_Problem description_: Put these lines into a JSON list of strings, one string per line, skipping any blank lines. Leave out the pictures and keep only the text.

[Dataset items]
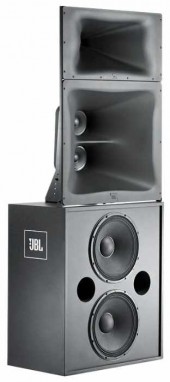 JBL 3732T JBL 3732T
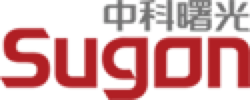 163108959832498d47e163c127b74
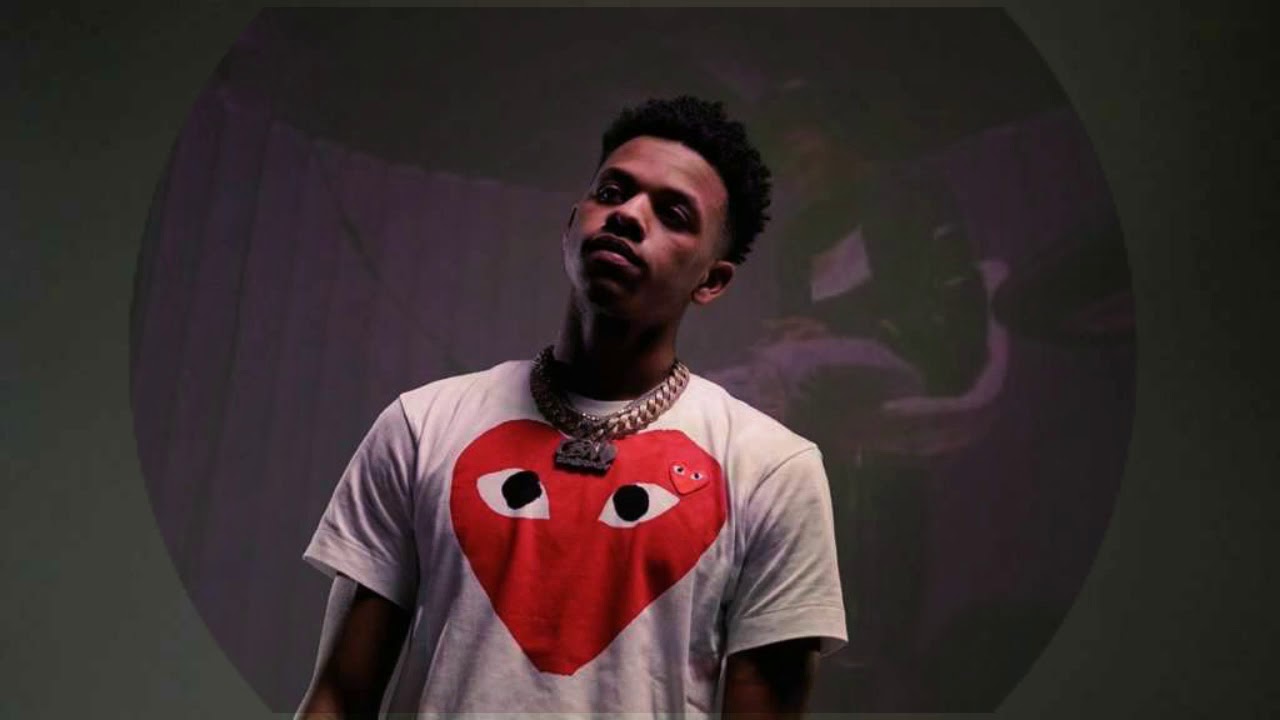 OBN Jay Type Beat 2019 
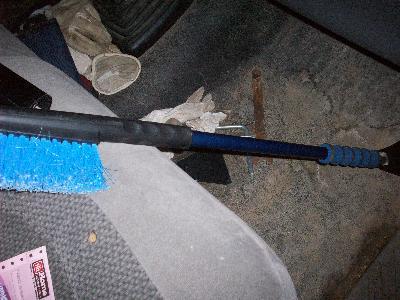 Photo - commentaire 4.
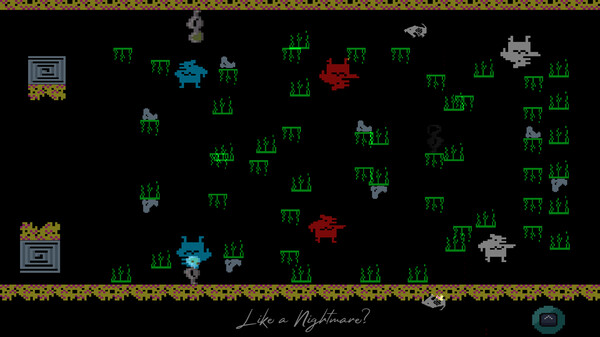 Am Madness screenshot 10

_Written reply_:
[
  " JBL 3732T JBL 3732T",
  " 163108959832498d47e163c127b74",
  " OBN Jay Type Beat 2019 ",
  " Photo - commentaire 4.",
  " Am Madness screenshot 10"
]